Blair Witch is credibly linked to the first film, presenting us with James (James Allen McCune), the adult paramedic who lost his sister Heather at age four, during the events of TBWP. After seeing some blurry footage of a woman inside a mysterious house said to be found in the woods where Heather was lost, James enlists three friends, including the ubiquitous documentary film student (in this case, a woman named Lisa, played by Callie Hernandez) to head back into the woods to see where the tape was left and to, he hopes, figure out what happened to his sister.

But right away, the film starts breaking the rules of the genre, and not in any cool, subversive way. The "found" footage is slickly edited, with transitions between scenes, constant reaction shots, and voice-overs...which, sure, fine, perhaps that can be sold if you argue that whoever found the film took the time to package it. But the film is also chock full of self-conscious flubs and static/abrupt loud noises intended to indicate that a camera has started shooting. What editor of footage he or she found would cut a voice-overed montage of the crew getting ready to go out, then leave in all the "BUZZ-BLATS" of a device being powered on?

Then again, perhaps the device of the abrupt loud equipment noises was an effort to gin up jump scares in a film disappointingly short of the real thing. While yes, we do get plenty of classic TBWP panicked run-through-the-dark-woods footage (all of which remains pretty effective) the film is larded with a seemingly pointless and tangential Cronenberg rip-off subplot involving an injury to the extremities, and, in complete opposition to the suspenseful mystery of the first film, "spooky" (it totally isn't) footage of what happens to the friends as they are picked off one by one.

That might be the film's biggest failing, right there: It shows us too much. TBWP's power was that it could terrify by showing almost nothing, and letting our overwrought brains do the rest. There was only one moment in Blair Witch that matched that, when a character gets trapped in a tunnel and your head starts playing out possible scenarios, with a swift death coming up as the best possible option.

And as the film reaches what feels like an manufactured frenzy of a conclusion, it shows you everything, swapping any of the first film's terrifying uncertainty for obvious, fully filmed supernatural explanation — in the process, making it pretty much like any present-day found footage movie distributed solely via Netflix.
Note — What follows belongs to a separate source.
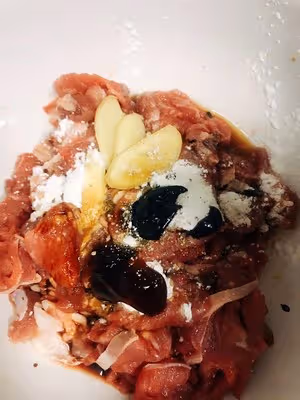 黔味青菜牛肉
It's frustrating, and disappointing, because one expects more from Wingard, and hopes for more from a movie with the iconic words "Blair Witch" in the title. But, really, who knows — TBWP was in many ways lightning in a bottle, a once-in-a-genre thing. Could anyone have done it justice in today's found footage savvy world? I don't know the answer to that question, but I do know that if this film hadn't been made under the TBWP banner, it would have ended up straight to streaming, not in a theatre near you.